August 5, 2017
| Report Focus News

Snap, the company that’s behind the very popular image messaging app Snapchat was offered $30 Billion by Google for acquisition back in 2016, according to a report published in Business Insider. This isn’t the first time the company was given an offer for acquisition. Back in 2013, Facebook had offered $3 Billion, which is ten times lesser than what Google offered last year.

Such buyout talks intensified before the Snapchat maker’s IPO in early March, though the report notes that informal talks are quite common during public offerings and fundraising rounds. This $30 billion offer according to one source in the report has supposedly remained “on table since the IPO.”
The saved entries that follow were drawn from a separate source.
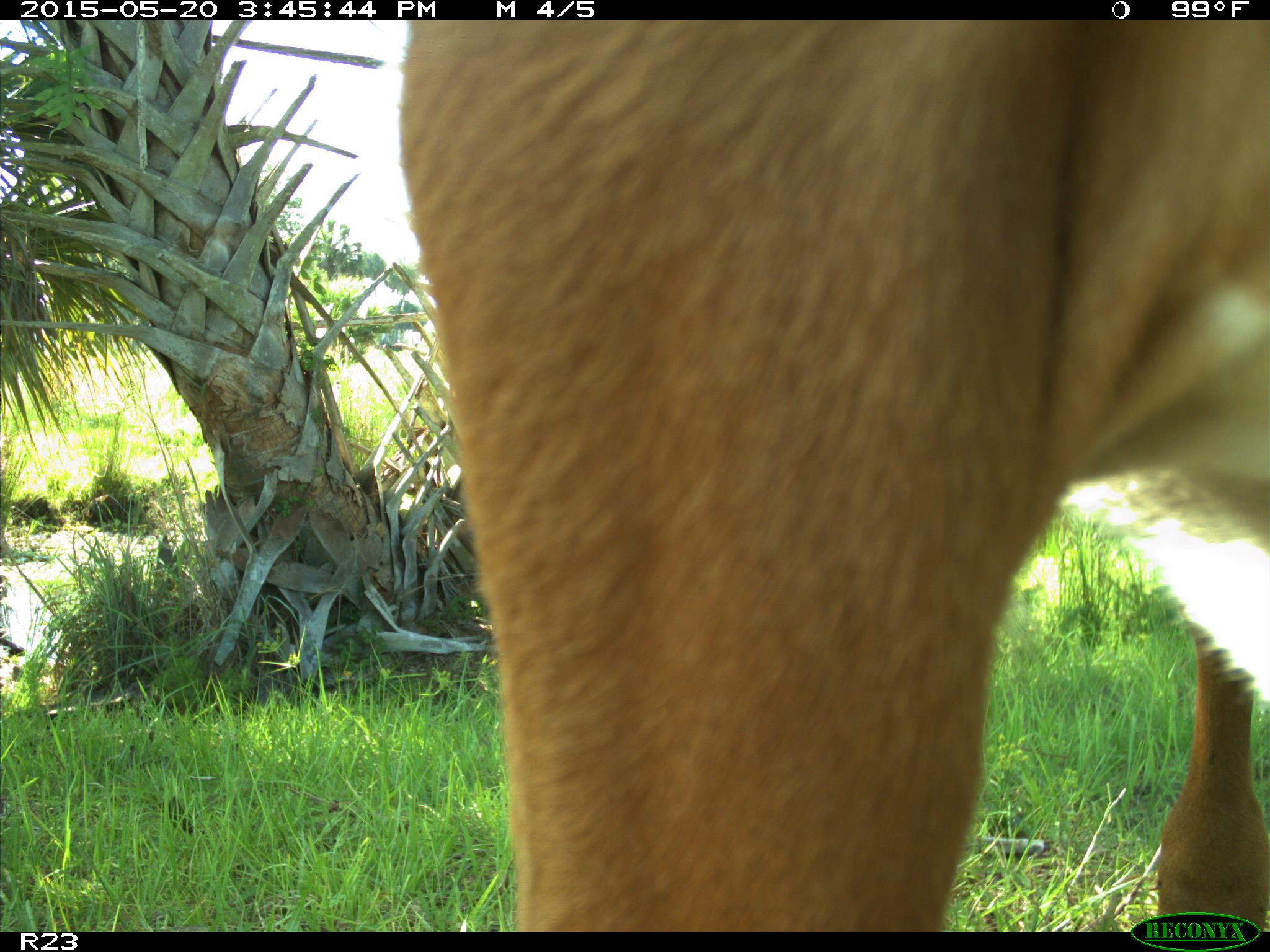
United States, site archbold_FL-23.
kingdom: Animalia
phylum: Chordata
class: Mammalia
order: Artiodactyla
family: Bovidae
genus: Bos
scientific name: Bos taurus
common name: domestic cow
Snap spokesperson told Business Insider that, as far as formal discussions go, “these rumors are false.” Google declined to comment. Though it must be kept in mind that Alphabet (Google’s parent) did contribute to the $20B Series F financial round Snap raised in May 2016.

This report is sure to give investors a little setback given the fact that Snap stocks haven’t been doing well in the past few weeks. On 2nd August, Snap shares were trading at $12.73 per share, down 2.8%, as of 11:30 a.m. ET Wednesday.

That’s 25% lower than the initial public offering price of $17 per share, and more than 50% off its peak closing price of $27.09 per share on March 3. Instagram Stories now has 250 million daily users compared to Snapchat’s 166 million. Instagram’s usage per day beats the “more than 30 minutes per day” of usage Snapchat claims on average now, as well as the over 30 minutes per day for under 25s and 20 minutes per day for over 25s Snap cited in its IPO filing.

As far as Google is concerned, the company has been trying to get in the social networking segment for years now. Google+ has received near zero response and lets accept it, even Google has given up on it. Google and Snap together can make a very good combination. Google can implement and monetize the platform with it’s advertising expertise while Snap can help Google get a much needed foot hold in the segment. When Facebook couldn’t acquire Snap, it went out to add Stories and interactive filters on Instagram, which too has been gaining tremendous momentum surpassing Snapchat’s own metrics.

CEO Evan Spiegel has been known to be highly independent and has never shown any interest in an acquisition.